··· MATERIAL PROVIDED ···
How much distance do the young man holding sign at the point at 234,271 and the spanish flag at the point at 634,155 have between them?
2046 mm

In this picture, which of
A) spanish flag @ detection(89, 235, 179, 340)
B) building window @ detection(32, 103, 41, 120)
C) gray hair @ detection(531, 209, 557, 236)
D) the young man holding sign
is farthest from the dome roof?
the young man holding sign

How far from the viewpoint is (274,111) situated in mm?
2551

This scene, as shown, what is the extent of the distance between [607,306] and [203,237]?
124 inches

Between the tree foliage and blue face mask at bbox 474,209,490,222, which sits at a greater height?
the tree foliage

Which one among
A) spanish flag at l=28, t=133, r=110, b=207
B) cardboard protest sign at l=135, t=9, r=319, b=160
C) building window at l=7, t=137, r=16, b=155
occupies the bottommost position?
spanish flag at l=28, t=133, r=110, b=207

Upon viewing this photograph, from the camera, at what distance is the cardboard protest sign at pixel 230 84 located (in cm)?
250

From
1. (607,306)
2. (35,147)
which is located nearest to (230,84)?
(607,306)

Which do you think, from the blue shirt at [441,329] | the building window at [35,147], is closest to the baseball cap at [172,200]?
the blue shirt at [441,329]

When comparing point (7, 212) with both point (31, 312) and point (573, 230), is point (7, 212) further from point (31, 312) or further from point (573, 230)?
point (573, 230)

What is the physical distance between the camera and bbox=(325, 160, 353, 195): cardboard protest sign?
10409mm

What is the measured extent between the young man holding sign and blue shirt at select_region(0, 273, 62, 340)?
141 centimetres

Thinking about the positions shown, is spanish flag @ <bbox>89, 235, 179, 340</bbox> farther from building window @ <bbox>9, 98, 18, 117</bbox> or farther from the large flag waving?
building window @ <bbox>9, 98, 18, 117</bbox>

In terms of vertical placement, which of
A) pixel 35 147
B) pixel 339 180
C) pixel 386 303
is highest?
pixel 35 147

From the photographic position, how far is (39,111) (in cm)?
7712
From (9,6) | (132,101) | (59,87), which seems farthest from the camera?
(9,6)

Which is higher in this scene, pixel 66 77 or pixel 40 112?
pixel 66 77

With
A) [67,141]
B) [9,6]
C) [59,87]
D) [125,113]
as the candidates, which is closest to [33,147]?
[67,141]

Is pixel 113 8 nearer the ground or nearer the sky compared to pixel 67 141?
···
# PROBLEM DESCRIPTION
Give an exact repetition of all the material.

# ANSWER IN FULL
How much distance do the young man holding sign at the point at 234,271 and the spanish flag at the point at 634,155 have between them?
2046 mm

In this picture, which of
A) spanish flag @ detection(89, 235, 179, 340)
B) building window @ detection(32, 103, 41, 120)
C) gray hair @ detection(531, 209, 557, 236)
D) the young man holding sign
is farthest from the dome roof?
the young man holding sign

How far from the viewpoint is (274,111) situated in mm?
2551

This scene, as shown, what is the extent of the distance between [607,306] and [203,237]?
124 inches

Between the tree foliage and blue face mask at bbox 474,209,490,222, which sits at a greater height?
the tree foliage

Which one among
A) spanish flag at l=28, t=133, r=110, b=207
B) cardboard protest sign at l=135, t=9, r=319, b=160
C) building window at l=7, t=137, r=16, b=155
occupies the bottommost position?
spanish flag at l=28, t=133, r=110, b=207

Upon viewing this photograph, from the camera, at what distance is the cardboard protest sign at pixel 230 84 located (in cm)?
250

From
1. (607,306)
2. (35,147)
which is located nearest to (230,84)?
(607,306)

Which do you think, from the blue shirt at [441,329] | the building window at [35,147], is closest to the baseball cap at [172,200]?
the blue shirt at [441,329]

When comparing point (7, 212) with both point (31, 312) and point (573, 230), is point (7, 212) further from point (31, 312) or further from point (573, 230)?
point (573, 230)

What is the physical distance between the camera and bbox=(325, 160, 353, 195): cardboard protest sign?
10409mm

What is the measured extent between the young man holding sign and blue shirt at select_region(0, 273, 62, 340)?
141 centimetres

Thinking about the positions shown, is spanish flag @ <bbox>89, 235, 179, 340</bbox> farther from building window @ <bbox>9, 98, 18, 117</bbox> or farther from the large flag waving?
building window @ <bbox>9, 98, 18, 117</bbox>

In terms of vertical placement, which of
A) pixel 35 147
B) pixel 339 180
C) pixel 386 303
is highest?
pixel 35 147

From the photographic position, how far is (39,111) (in cm)?
7712
From (9,6) | (132,101) | (59,87), which seems farthest from the camera?
(9,6)

Which is higher in this scene, pixel 66 77 or pixel 40 112?
pixel 66 77

With
A) [67,141]
B) [9,6]
C) [59,87]
D) [125,113]
as the candidates, which is closest to [33,147]?
[67,141]

Is pixel 113 8 nearer the ground or nearer the sky compared to pixel 67 141?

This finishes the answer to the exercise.